Edit: slater ich hab dein Beitrag zu spät entdeckt. Eigentlich wollte ich eben gerne mit EnumMap arbeiten - das soll besonders effizient sein. Aber am wichtigsten wäre mir, dass ich weiß das die Schlüssel enums sind.

Edit2: Slater dein Konstrukt funktioniert (nix mehr rot) - danke.

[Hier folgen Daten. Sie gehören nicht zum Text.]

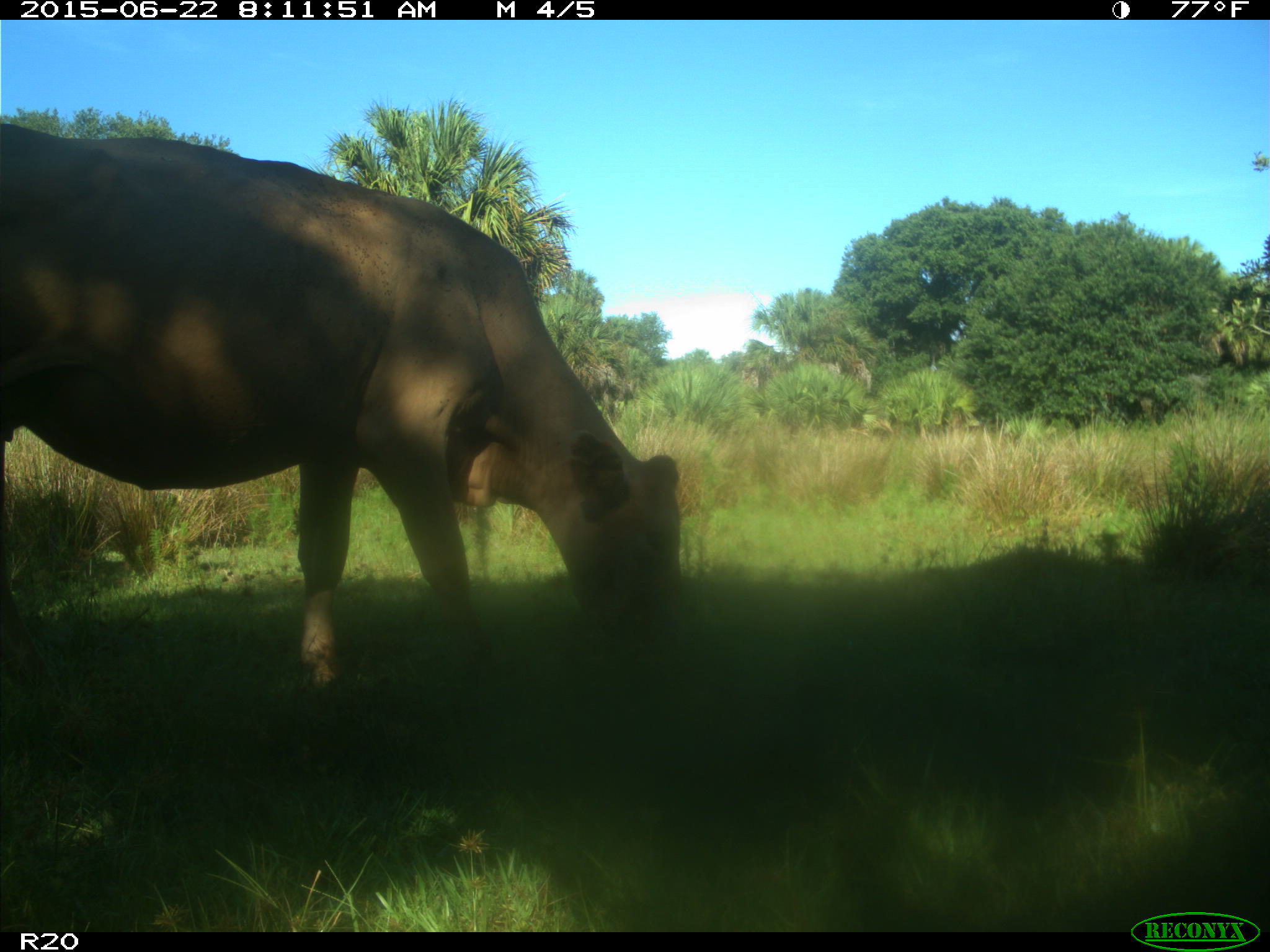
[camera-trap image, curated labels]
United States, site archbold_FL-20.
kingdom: Animalia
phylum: Chordata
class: Mammalia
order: Artiodactyla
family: Bovidae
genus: Bos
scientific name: Bos taurus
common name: domestic cow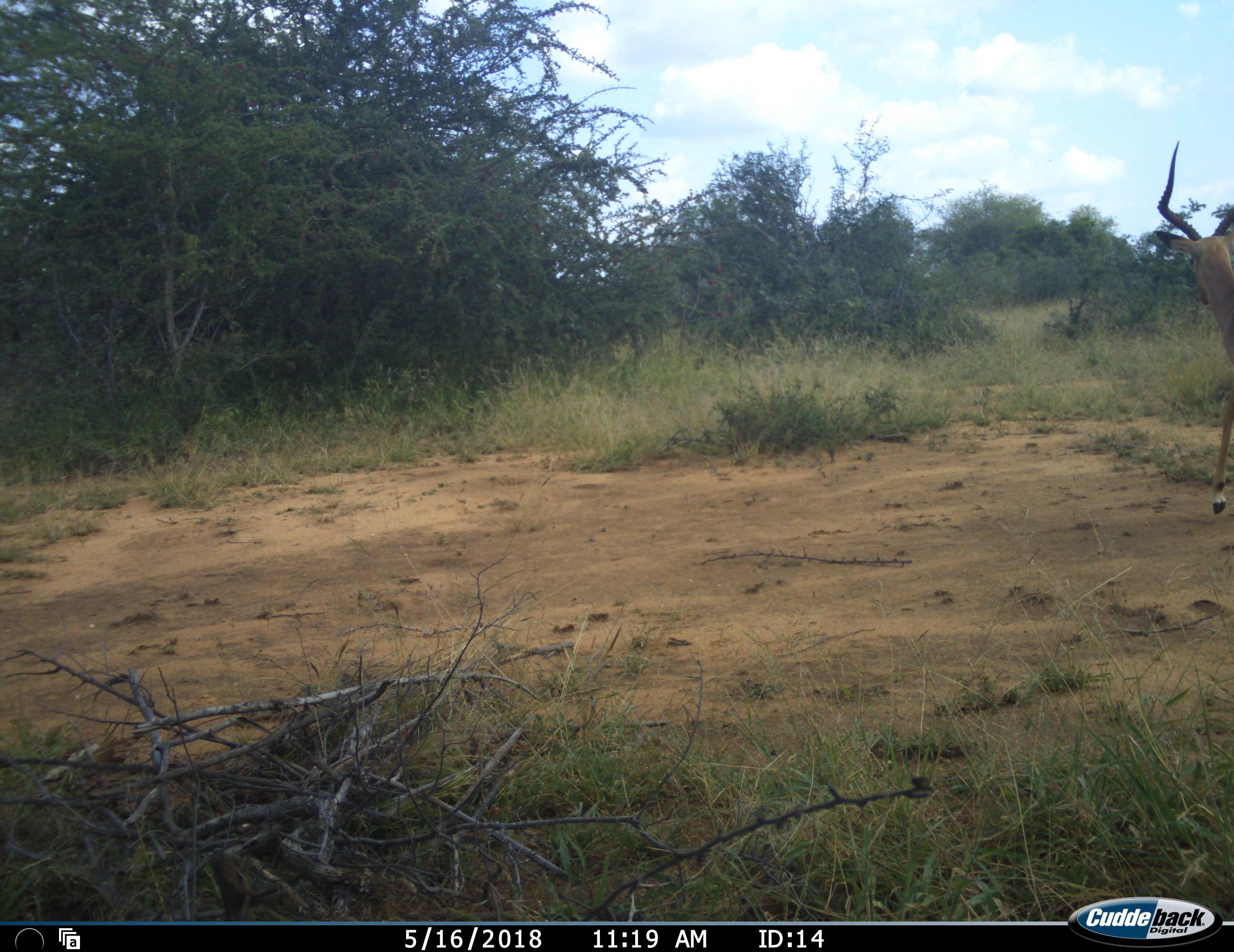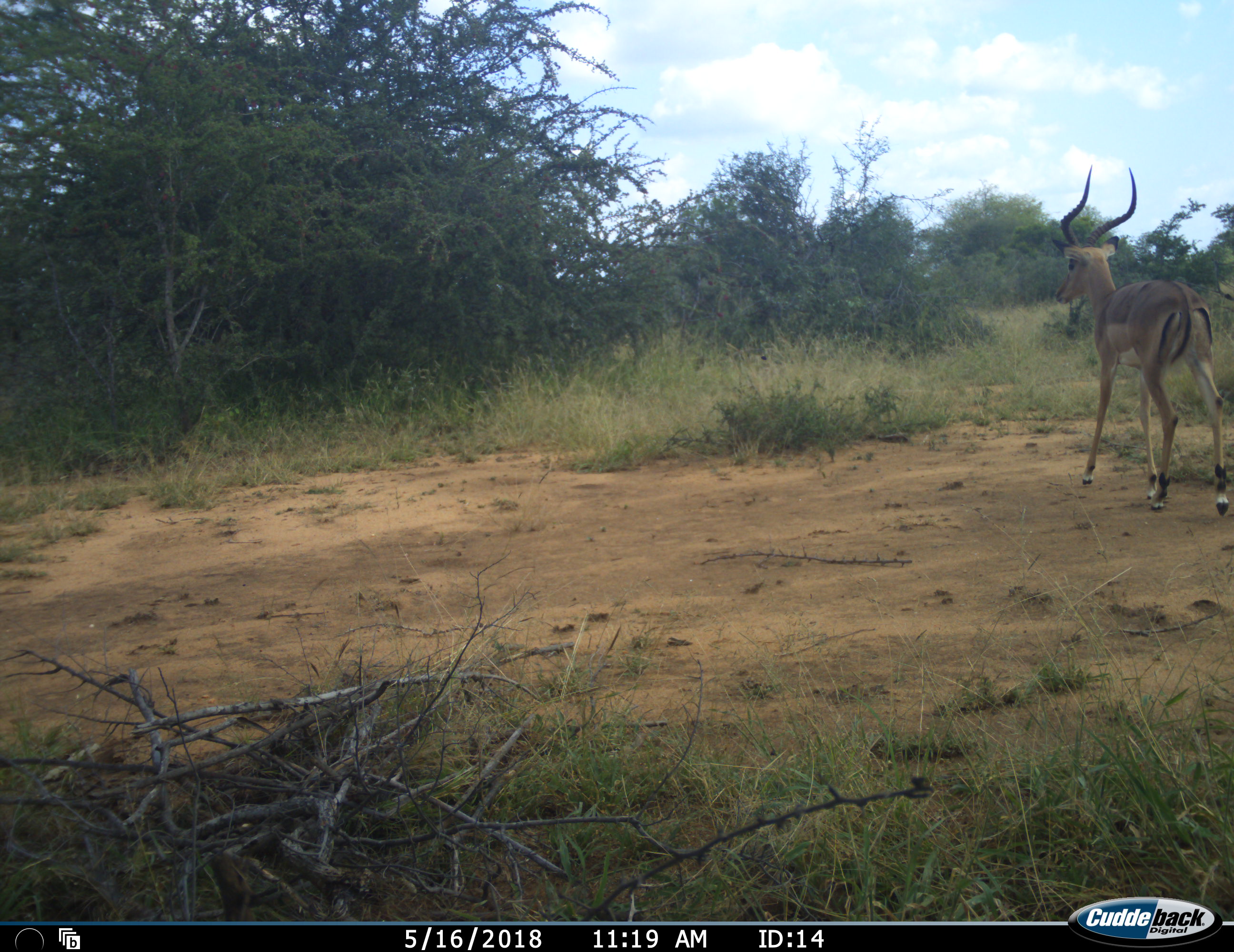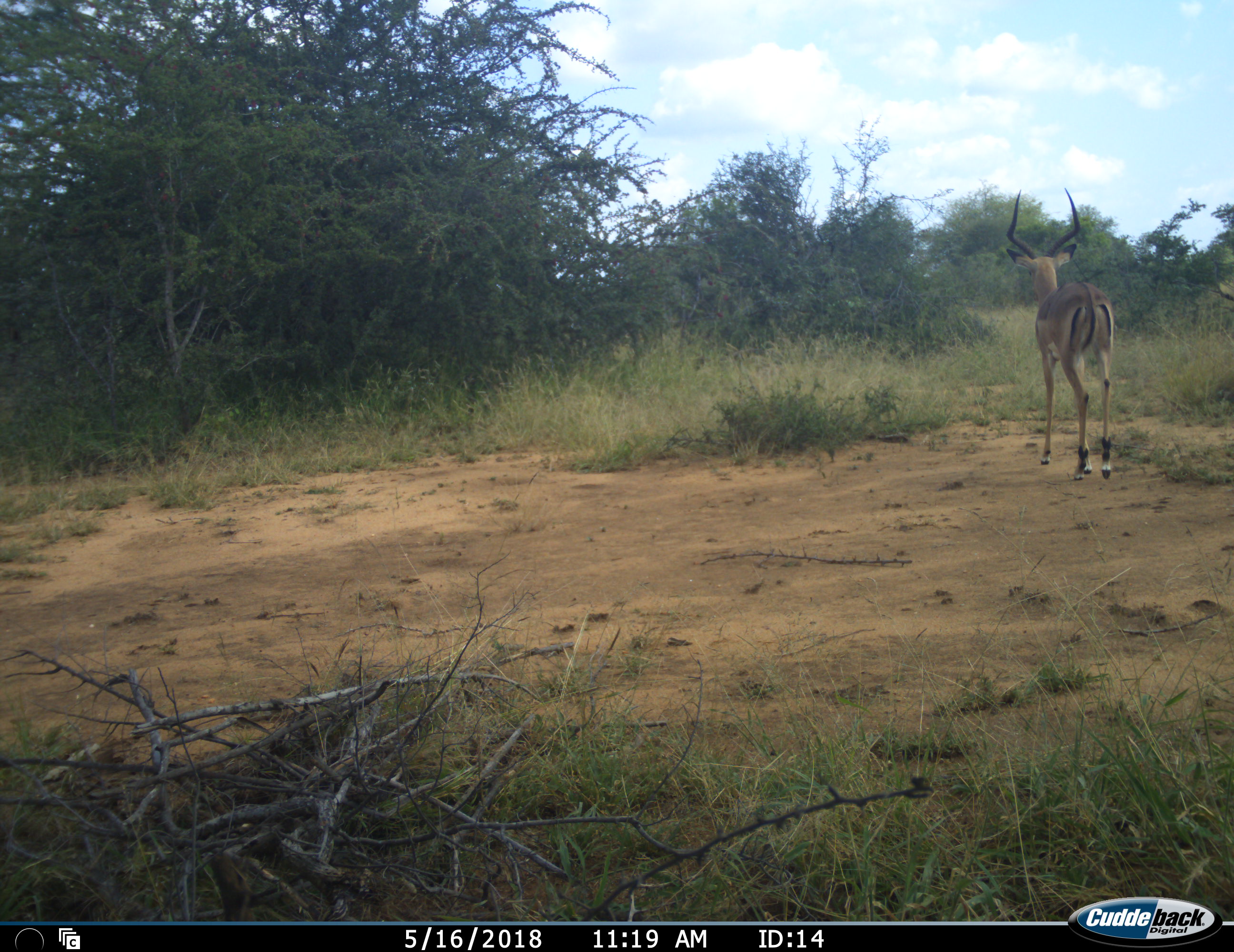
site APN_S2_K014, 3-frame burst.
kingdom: Animalia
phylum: Chordata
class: Mammalia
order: Artiodactyla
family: Bovidae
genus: Aepyceros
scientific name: Aepyceros melampus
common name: impala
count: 1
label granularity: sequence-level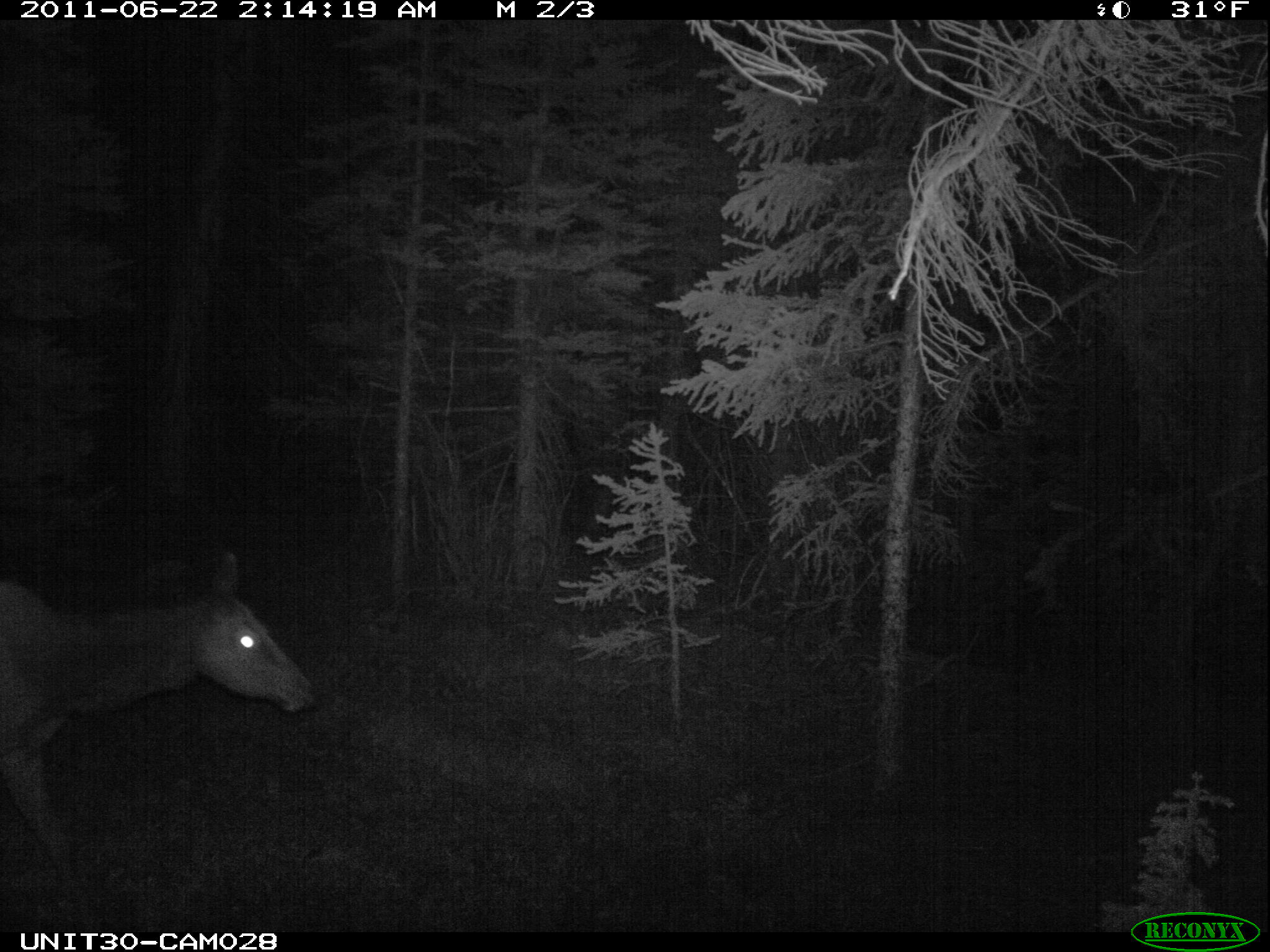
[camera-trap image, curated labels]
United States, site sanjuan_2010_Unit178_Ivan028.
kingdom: Animalia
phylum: Chordata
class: Mammalia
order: Artiodactyla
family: Cervidae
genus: Cervus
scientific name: Cervus elaphus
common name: red deer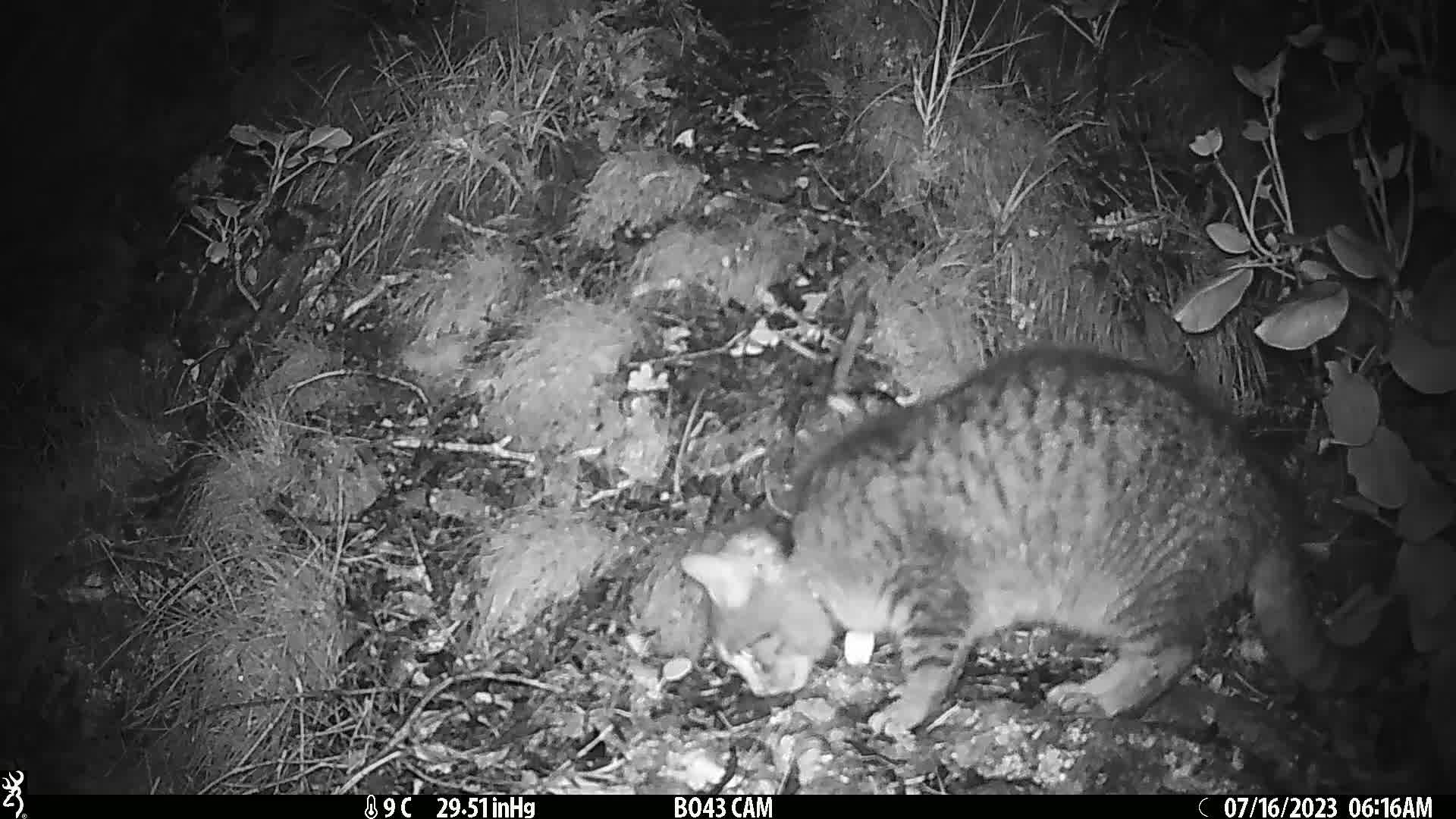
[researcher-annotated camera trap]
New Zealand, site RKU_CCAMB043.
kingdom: Animalia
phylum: Chordata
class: Mammalia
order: Carnivora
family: Felidae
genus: Felis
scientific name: Felis catus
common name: domestic cat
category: cat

Nun wäre noch die Frage ob ich jemals wieder von T zu einem Enum komme - bzw irgendwann hätte ich gerne eine (Enum)Map bei der ich mit EnumSchlüsseln an die Werte komme?!


----------



## SlaterB (24. Sep 2010)

EnumMap habe ich in meinem Beispiel nicht geschrieben, weil ich das nicht kenne,
kannst du machen wie du willst, 

ich habe von deinem Satz
> gibt es irgendeine Variante eine Methode generisch für verschiedene Enum-Klassen(die ein Interface implementieren) zu basteln und eine EnumMAp zurückgibt? 
nur 
> gibt es irgendeine Variante eine Methode generisch für verschiedene Enum-Klassen(die ein Interface implementieren) zu basteln? 
beantwortet 

----

und wer sagt, dass enumI.class.getEnumConstants() nicht geht?
bzw es muss enumI.getClass().getEnumConstants() lauten

wobei du besser wie in meinem Beispiel die Class an sich übergeben solltest stats speziell einen Enum-Wert davon,
bei Übernahme null sähe es düster aus (edit: ok, ist bei class == null genauso)


----------



## Der Müde Joe (24. Sep 2010)

suchst du sowas?
blick grad net ganz durch (muss nochmals genau lesen)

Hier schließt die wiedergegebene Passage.